Di contro, l’occidentalizzazione dei costumi ha definitivamente relegato il kimono in soffitta, limitando a quei pochi giorni di festa concessi ogni anno (la golden week primaverile, più qualche altra giornata sparsa qui e lì) non solo l’utilizzo degli abiti tradizionali ma anche la visita ai luoghi simbolo della spiritualità nipponica e la celebrazione di rituali antichi e di indubbio significato storico e antropologico (come per esempio la cerimonia del tè, sempre meno conosciuta nei dettagli e di conseguenza sempre meno praticata nella sua interezza). Al posto dell’indumento principe dell’edochiana doc (che fino a qualche decennio fa ancora si declinava in varie fogge e misure a seconda della stagione e dell’occasione d’uso) stanno le maison dell’abbigliamento di lusso, di cui la popolazione femminile nipponica è divenuta ghiotta: Vuitton, Gucci, Prada hanno eletto Tokyo a dimora permanente e il Giappone è uno dei Paesi al mondo leader… nel consumo di cosmetici. Parimenti, il junk-food all’occidentale, consumato per strada, va ormai di pari passo con il classico bento, equilibratissimo mix di carboidrati, proteine e vitamine, ogni mattina composto amorevolmente della mamma e affidato alle mani di figli e mariti che lo consumeranno all’asilo, a scuola o in ufficio. Per non parlare del matrimonio, rimandato fino al termine ultimo concesso (30anni) perché rimpiazzato da una serie pressoché infinita di anni spensierati ma poi spasmodicamente ricercato e infine celebrato nella maniera più tradizionale possibile – e non manca neppure chi si rivolge ancora al sensale per trovare moglie, o marito.

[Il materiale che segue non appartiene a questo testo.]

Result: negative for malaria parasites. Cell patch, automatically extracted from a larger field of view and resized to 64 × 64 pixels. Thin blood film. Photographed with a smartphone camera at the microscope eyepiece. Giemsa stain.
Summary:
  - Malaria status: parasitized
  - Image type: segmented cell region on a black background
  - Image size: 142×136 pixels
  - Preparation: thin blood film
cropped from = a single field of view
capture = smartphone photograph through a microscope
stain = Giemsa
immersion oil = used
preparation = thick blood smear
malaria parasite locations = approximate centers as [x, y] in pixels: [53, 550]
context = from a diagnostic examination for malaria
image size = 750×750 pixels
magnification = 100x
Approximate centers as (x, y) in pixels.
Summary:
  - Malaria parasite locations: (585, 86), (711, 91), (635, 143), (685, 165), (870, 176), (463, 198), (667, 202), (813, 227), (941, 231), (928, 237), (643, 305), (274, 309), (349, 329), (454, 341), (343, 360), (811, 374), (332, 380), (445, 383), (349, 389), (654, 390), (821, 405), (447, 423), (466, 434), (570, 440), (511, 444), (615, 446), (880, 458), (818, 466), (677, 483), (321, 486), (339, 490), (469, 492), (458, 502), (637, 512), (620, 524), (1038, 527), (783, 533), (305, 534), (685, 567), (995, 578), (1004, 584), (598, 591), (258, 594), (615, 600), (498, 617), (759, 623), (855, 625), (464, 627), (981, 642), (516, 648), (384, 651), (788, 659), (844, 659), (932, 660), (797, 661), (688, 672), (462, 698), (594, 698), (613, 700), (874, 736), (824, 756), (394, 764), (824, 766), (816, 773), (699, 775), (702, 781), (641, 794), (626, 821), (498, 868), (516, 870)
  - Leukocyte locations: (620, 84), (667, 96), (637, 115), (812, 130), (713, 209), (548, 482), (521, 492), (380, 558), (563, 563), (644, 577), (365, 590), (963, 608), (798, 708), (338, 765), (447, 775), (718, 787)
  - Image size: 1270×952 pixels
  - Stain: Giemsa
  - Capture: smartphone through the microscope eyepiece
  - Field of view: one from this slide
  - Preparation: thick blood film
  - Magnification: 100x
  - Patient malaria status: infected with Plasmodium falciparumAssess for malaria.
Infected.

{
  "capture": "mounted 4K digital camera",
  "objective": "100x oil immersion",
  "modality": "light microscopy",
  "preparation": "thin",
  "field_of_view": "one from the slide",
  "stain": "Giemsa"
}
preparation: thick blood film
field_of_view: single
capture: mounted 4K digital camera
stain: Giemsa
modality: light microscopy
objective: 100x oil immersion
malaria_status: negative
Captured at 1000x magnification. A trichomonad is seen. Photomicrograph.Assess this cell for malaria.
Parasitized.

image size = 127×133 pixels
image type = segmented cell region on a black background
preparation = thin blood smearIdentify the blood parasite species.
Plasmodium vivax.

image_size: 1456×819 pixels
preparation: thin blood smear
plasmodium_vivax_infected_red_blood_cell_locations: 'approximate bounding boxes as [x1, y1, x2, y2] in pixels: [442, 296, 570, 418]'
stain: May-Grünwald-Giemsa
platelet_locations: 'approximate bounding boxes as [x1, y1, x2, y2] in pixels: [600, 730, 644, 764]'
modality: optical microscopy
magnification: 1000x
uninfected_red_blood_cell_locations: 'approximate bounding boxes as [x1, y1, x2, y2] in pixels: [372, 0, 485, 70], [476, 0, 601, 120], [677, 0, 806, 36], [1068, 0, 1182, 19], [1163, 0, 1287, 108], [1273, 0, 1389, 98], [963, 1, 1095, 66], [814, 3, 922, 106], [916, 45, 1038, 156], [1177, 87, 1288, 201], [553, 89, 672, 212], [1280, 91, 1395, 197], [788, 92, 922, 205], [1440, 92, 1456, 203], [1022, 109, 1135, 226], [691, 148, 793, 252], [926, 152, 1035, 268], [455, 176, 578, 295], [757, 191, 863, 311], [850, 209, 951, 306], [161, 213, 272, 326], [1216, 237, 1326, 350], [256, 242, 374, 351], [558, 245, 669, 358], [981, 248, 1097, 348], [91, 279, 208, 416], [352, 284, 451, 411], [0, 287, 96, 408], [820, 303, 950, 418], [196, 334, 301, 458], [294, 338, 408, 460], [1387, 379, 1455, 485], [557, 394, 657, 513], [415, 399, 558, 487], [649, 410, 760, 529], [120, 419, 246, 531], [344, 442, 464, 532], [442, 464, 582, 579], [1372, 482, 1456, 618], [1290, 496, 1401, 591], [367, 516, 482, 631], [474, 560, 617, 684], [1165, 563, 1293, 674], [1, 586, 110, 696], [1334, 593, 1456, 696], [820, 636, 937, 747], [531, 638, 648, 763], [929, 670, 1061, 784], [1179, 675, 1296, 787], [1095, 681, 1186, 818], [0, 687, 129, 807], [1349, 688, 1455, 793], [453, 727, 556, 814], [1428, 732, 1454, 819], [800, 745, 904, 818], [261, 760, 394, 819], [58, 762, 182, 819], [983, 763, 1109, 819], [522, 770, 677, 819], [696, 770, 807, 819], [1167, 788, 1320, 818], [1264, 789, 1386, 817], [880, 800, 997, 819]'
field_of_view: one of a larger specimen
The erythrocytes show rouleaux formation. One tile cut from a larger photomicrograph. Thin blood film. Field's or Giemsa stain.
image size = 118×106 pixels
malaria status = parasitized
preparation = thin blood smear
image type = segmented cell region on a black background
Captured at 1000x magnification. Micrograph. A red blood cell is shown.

Il merito di Choel e Rovéro-Carrez sta proprio qui: nell’aver mostrato e reso evidente attraverso questo preciso reportage (che per altro non sfigurerebbe neppure tra le guide turistiche, tanto sono precisi i riferimenti ai luoghi di interesse, dai ristoranti più raffinati alle piazze in cui si radunano comunemente i partecipanti ad un certo tipo di cosplay fino alle più ricercate stazioni termali raggiungibili in un’ora di treno da Tokyo) la vera sfida che il Giappone di oggi deve affrontare: il mantenimento e la conservazione della propria, peculiare individualità a fronte di un’occidentalizzazione ormai marcata e inevitabile che se da una parte possiede il valore di un rinnovamento – nei costumi, nella cultura e nella produttività – assolutamente necessario, dall’altro rischia di incenerire in uno sol colpo tradizioni e spiritualità millenarie. Alle donne – alla loro intraprendenza – è affidata questa delicatissima missione.